----- Extrait source

Aujourd’hui je vais vous parler de littérature, pour changer. Je vais commencer donc cette nouvelle rubrique par un roman méconnu, d’un auteur injustement resté dans l’ombre, d’un style qui a fait les belles heures de la littérature horrifique et du cinéma hollywoodien, à savoir L’oncle Silas de Joseph Sheridan Le Fanu, un roman gothique dans la lignée d’un Rebecca de Daphne Du Maurier.

Sheridan le Fanu est le genre d’auteur prolifique du 19e siècle qui, pour des raisons étrange, sans doute l’absence d’adaptation théâtrale ou de très rares cinématographiques de ses œuvres, ou le fait qu’il soit plutôt tardif quand il s’attaque à un genre, est resté dans l’ombre d’autres auteurs. Pour autant, Le Fanu était apprécié et respecté par ses pairs, il partageait une relation épistolaire avec Edgar A. Poe qui bien qu’ils ne se soient jamais rencontrés ont avoués être influencés l’un et l’autre par leurs textes, de même, Arthur C. Doyle s’est inspiré de L’oncle Silas pour écrire The Firm of Girdlestone. Malgré cette reconnaissance, malgré quelques titres offerts, Le Fanu reste relativement peu connu, et son roman considéré comme son chef d’œuvre, L’oncle Silas publié en 1864 n’a pas la reconnaissance aujourd’hui qu’il mérite.

Loin de moi l’idée de rétablir cela, je doute d’en avoir le pouvoir, mais si par cet article, je fais naitre l’envie chez certains de lire ce magnifique roman voire de s’attaquer à la bibliographie de cet exceptionnel auteur, alors j’aurais au moins réussit mon modeste pari !

----------
----- Données à examiner

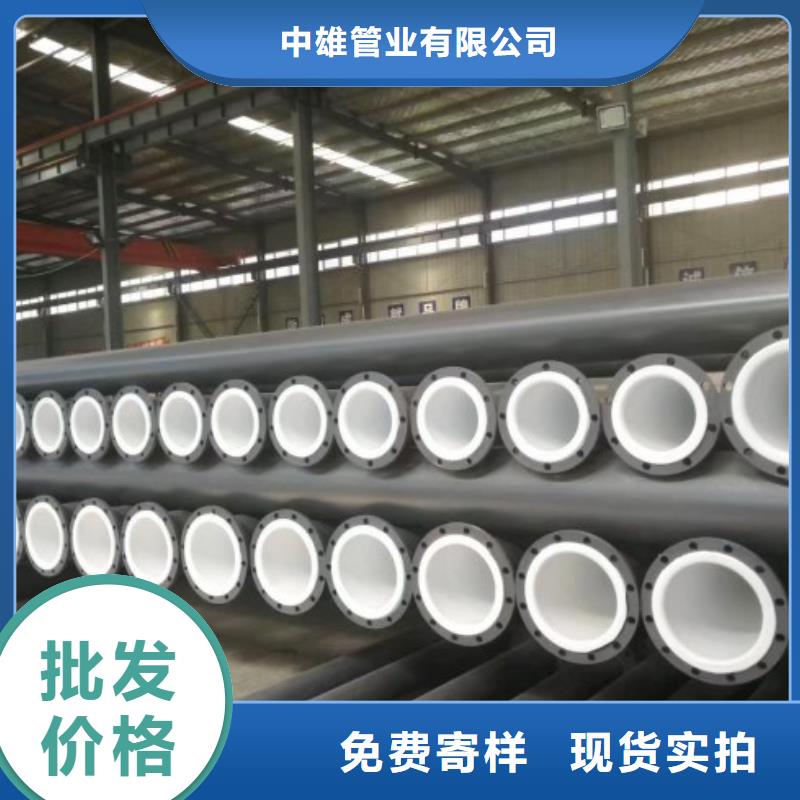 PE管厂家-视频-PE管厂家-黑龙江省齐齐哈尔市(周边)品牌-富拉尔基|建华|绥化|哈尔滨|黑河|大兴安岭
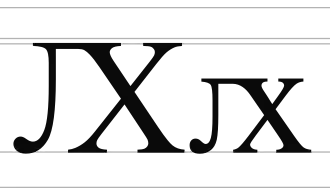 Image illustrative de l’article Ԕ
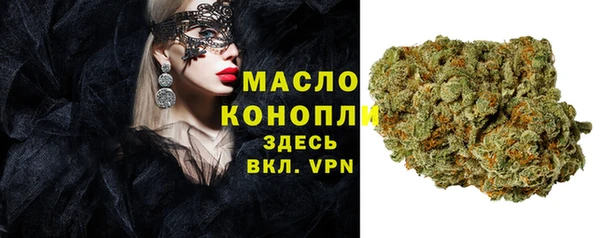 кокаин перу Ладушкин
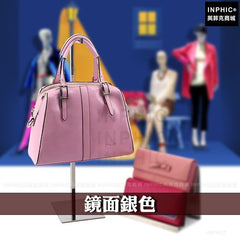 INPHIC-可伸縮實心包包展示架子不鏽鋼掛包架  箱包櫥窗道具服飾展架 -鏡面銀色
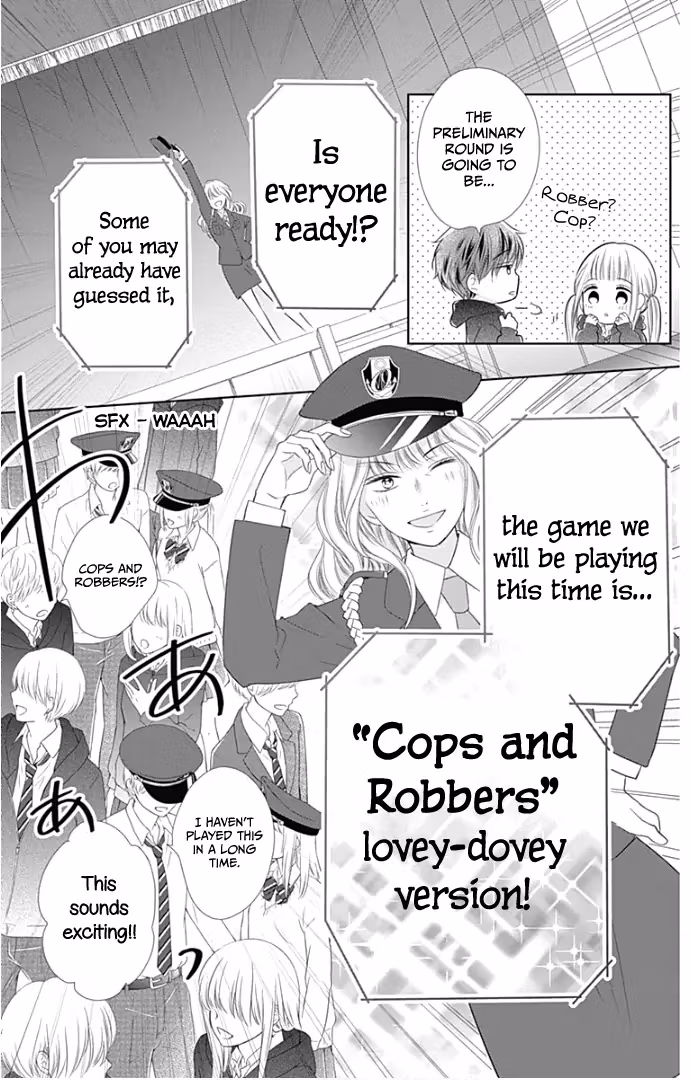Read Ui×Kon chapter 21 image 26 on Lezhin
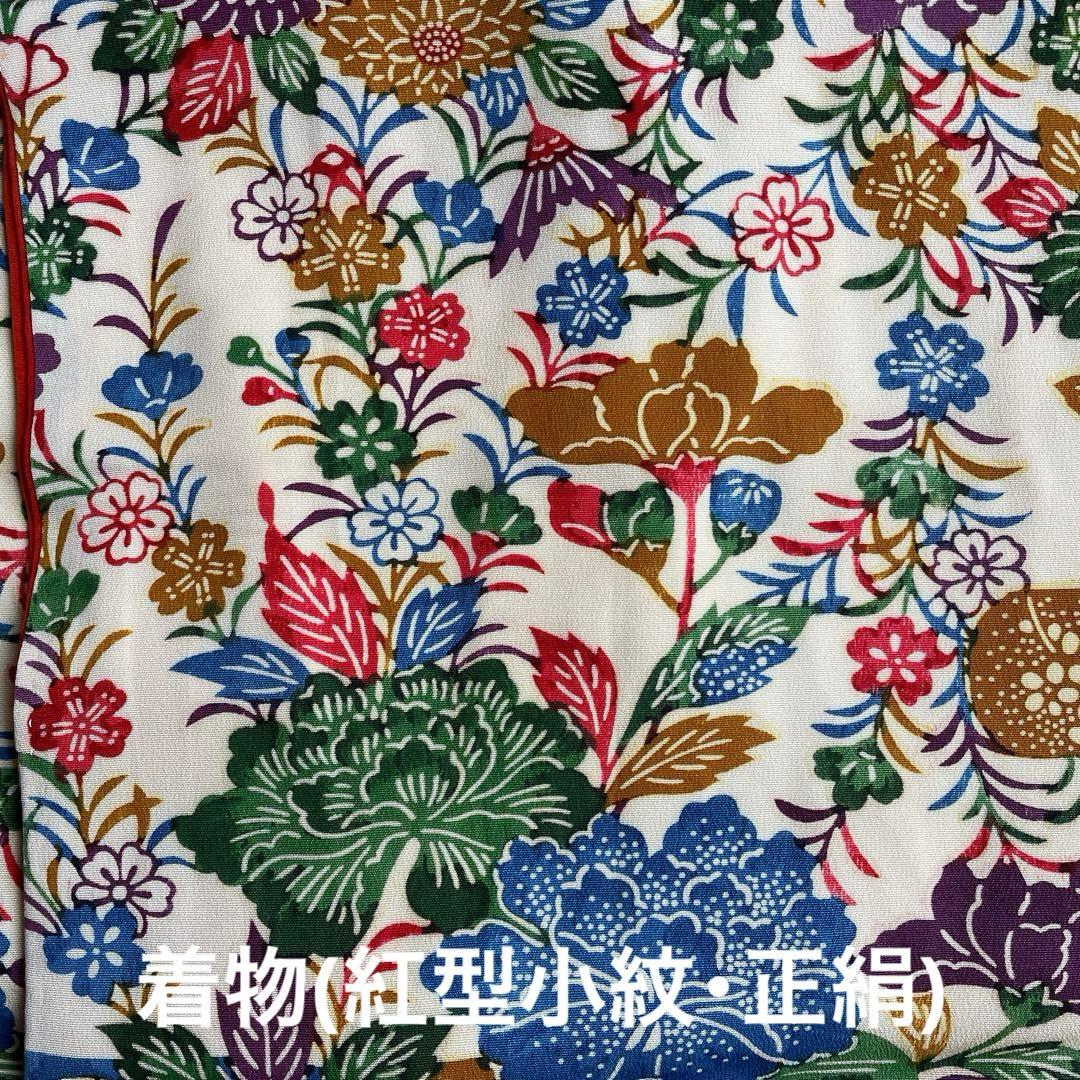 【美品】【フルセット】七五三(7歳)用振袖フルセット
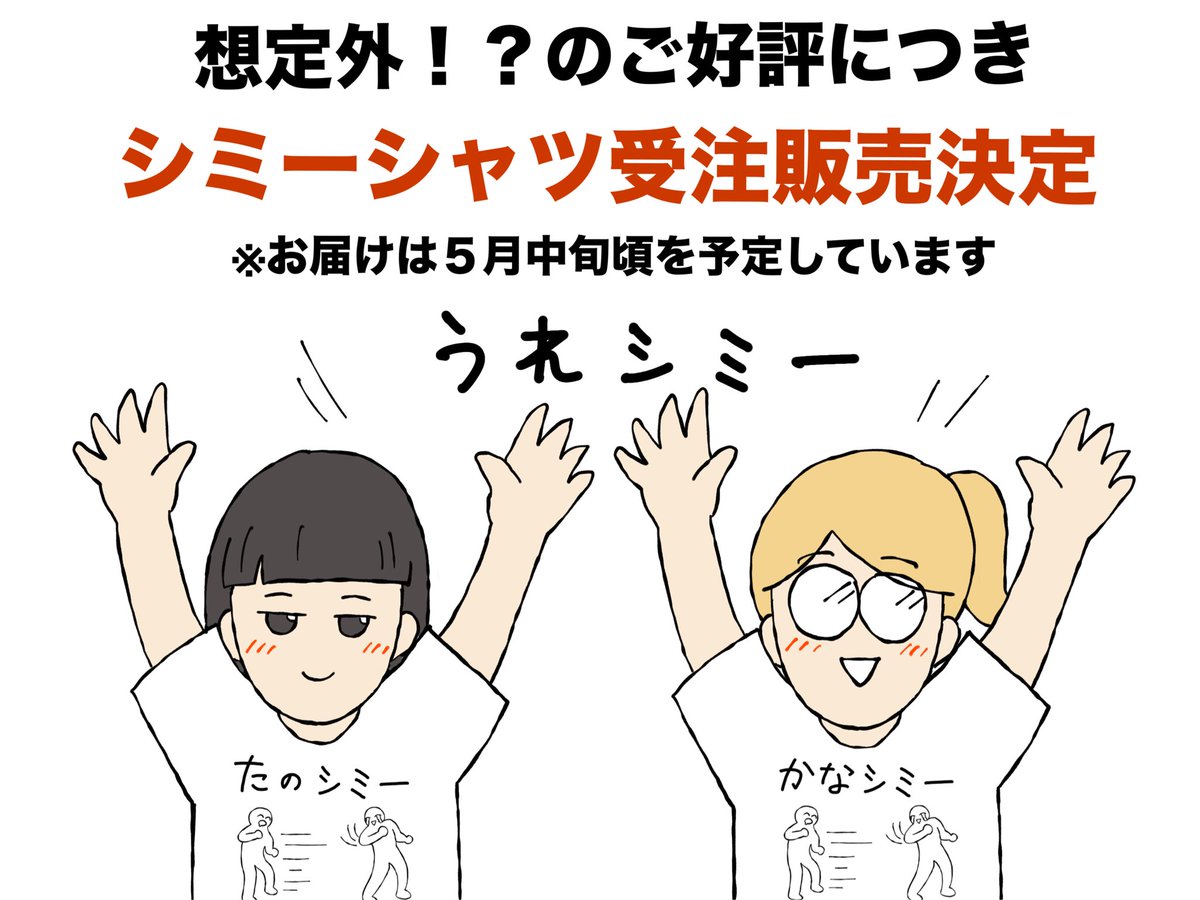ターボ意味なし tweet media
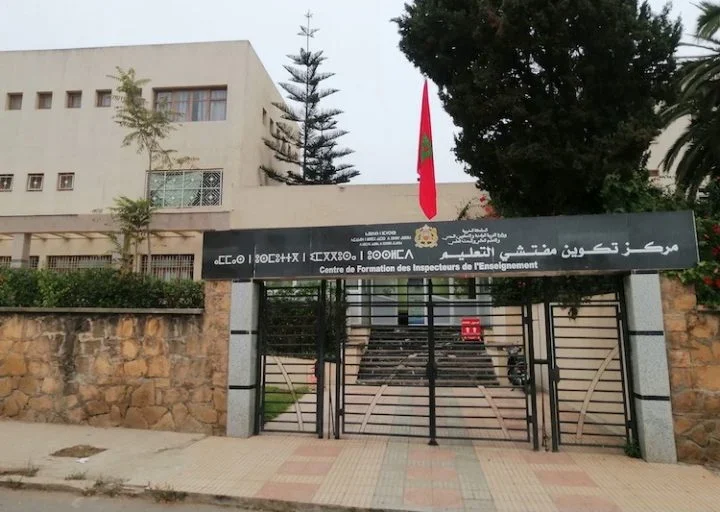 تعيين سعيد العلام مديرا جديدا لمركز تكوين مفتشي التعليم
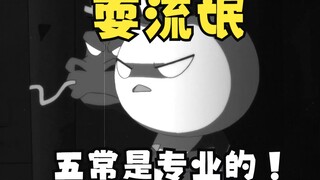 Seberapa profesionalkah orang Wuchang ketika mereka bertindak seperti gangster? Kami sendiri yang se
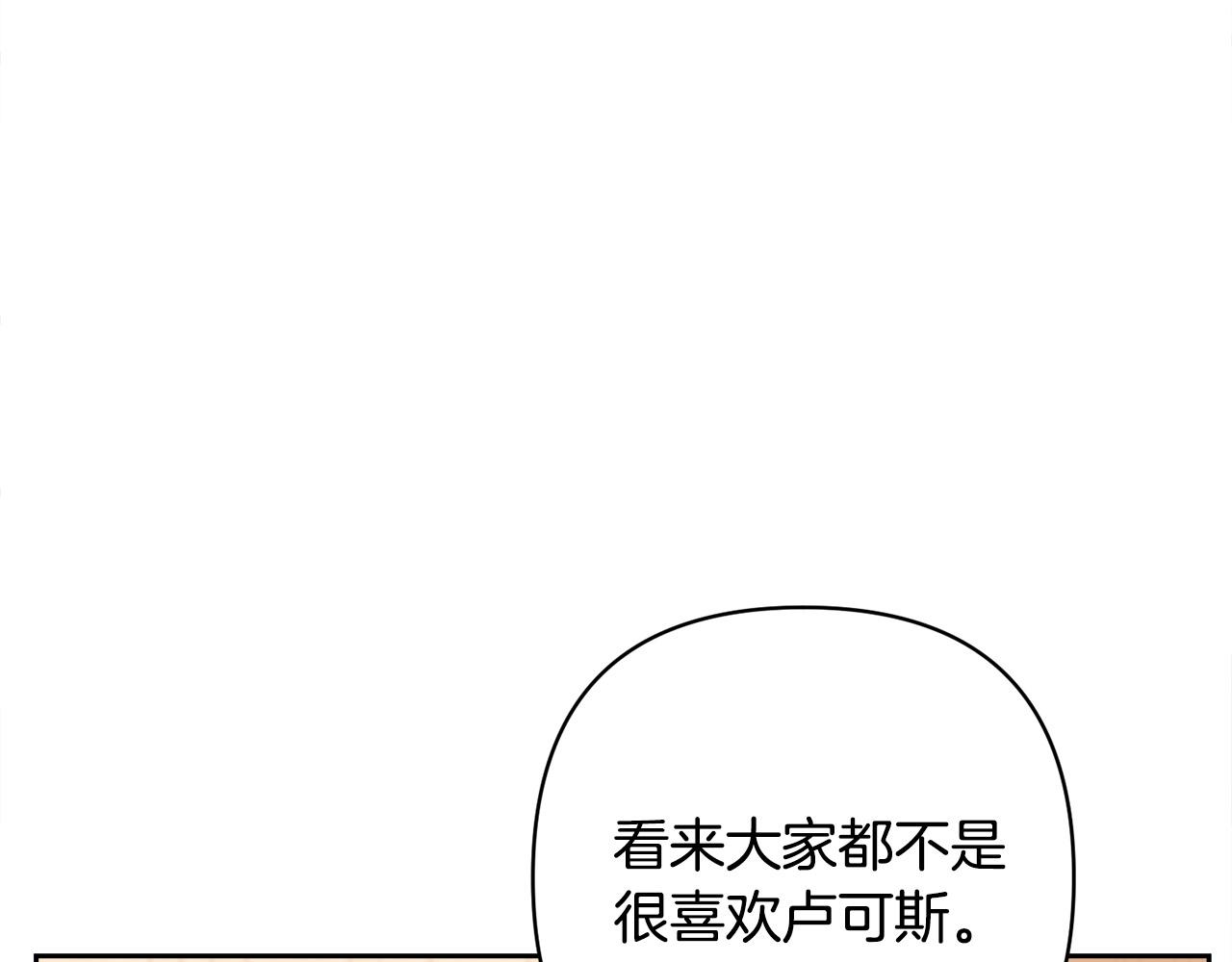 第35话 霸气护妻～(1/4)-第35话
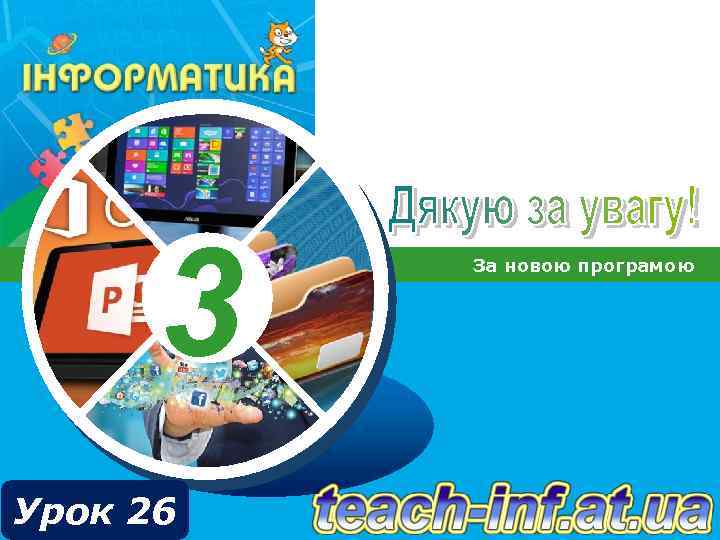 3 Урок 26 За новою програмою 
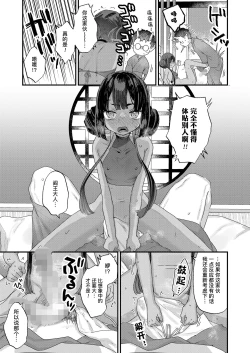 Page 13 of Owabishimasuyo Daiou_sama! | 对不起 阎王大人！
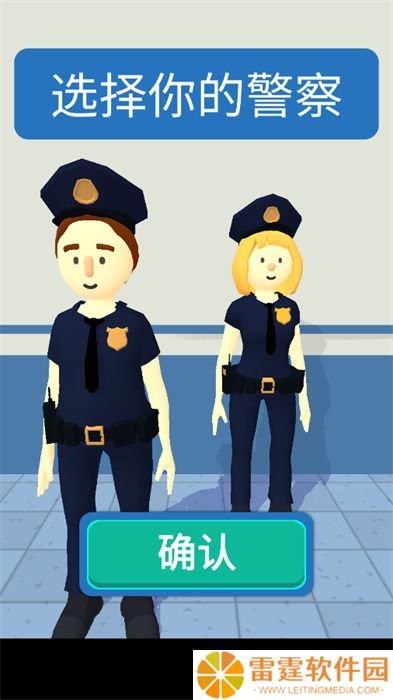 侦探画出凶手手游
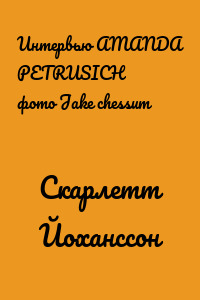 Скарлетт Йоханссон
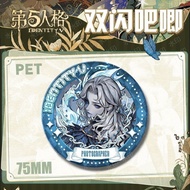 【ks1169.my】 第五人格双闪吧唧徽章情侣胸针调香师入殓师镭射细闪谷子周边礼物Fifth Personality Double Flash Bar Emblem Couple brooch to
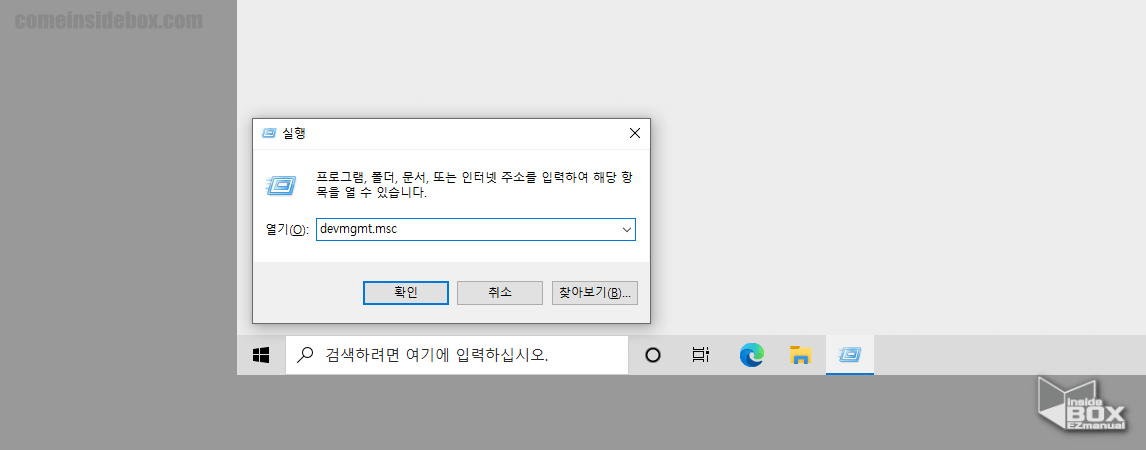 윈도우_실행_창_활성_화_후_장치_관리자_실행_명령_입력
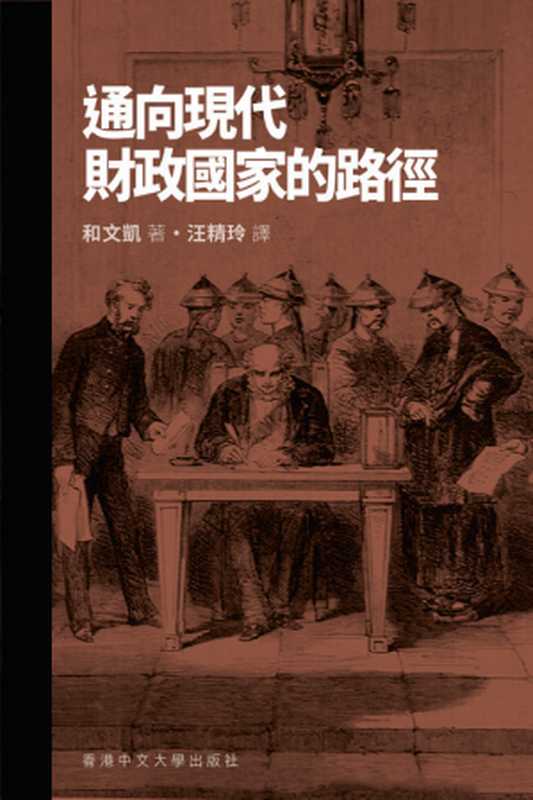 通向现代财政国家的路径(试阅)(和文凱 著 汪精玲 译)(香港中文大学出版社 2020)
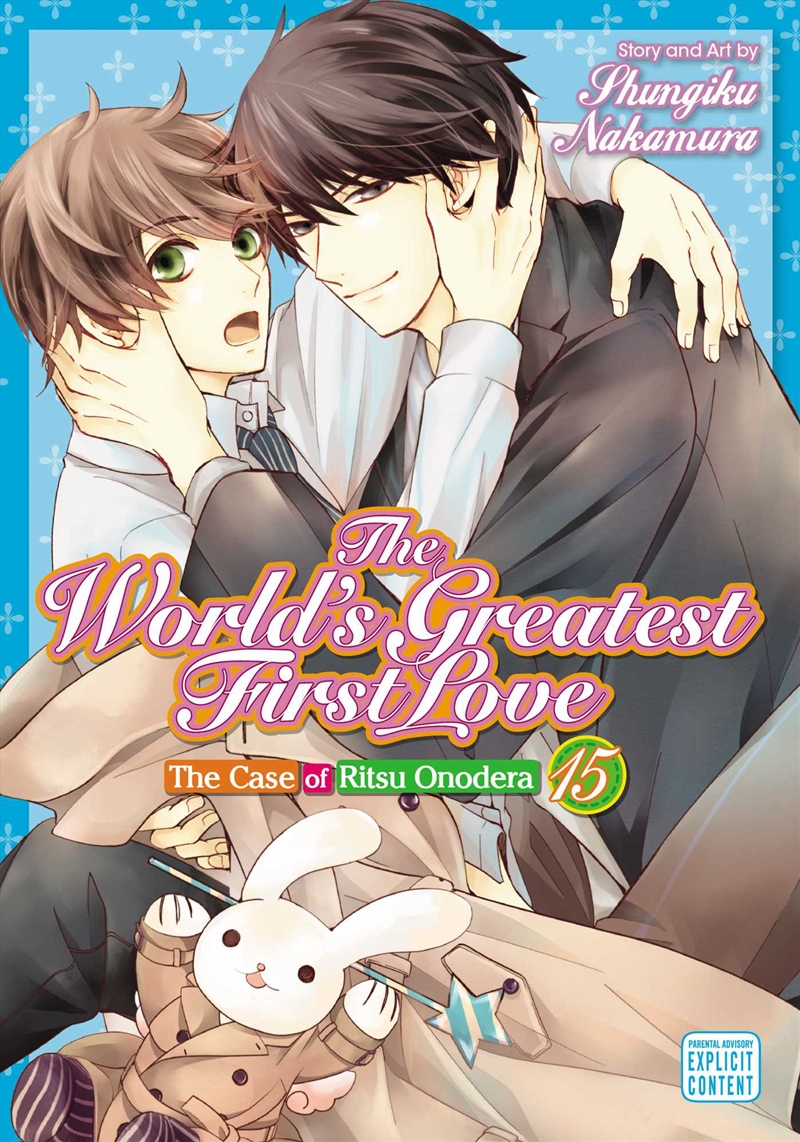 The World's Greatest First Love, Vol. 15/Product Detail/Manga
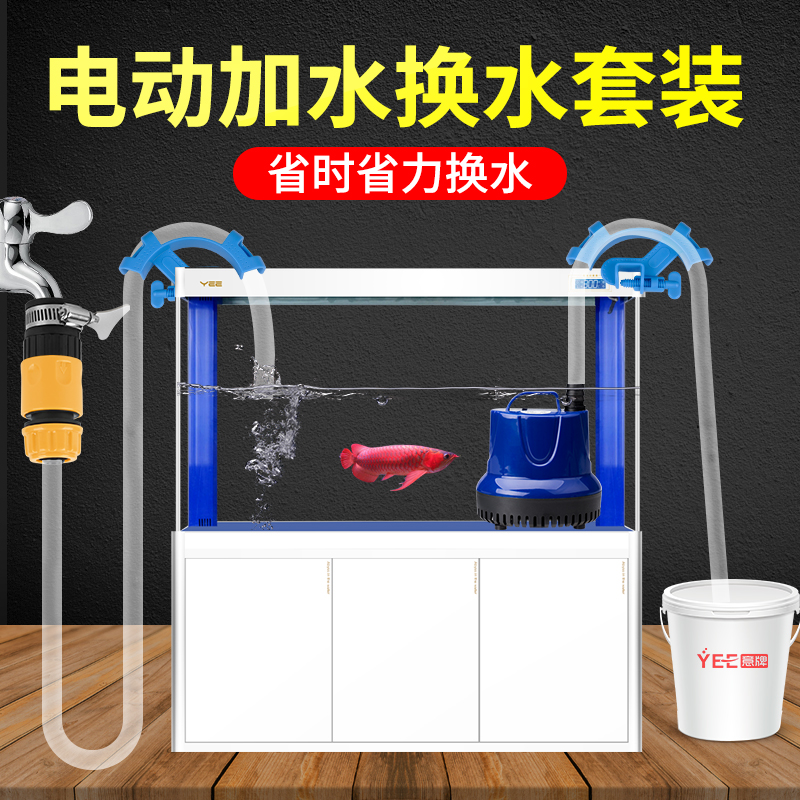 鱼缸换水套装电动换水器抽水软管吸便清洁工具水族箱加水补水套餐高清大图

----------

* [Consigne] Selon l'extrait sur Le Fanu, en quelle année L'oncle Silas a-t-il été publié ? Vous n'avez pas besoin des lignes.

* [Réponse] En 1864.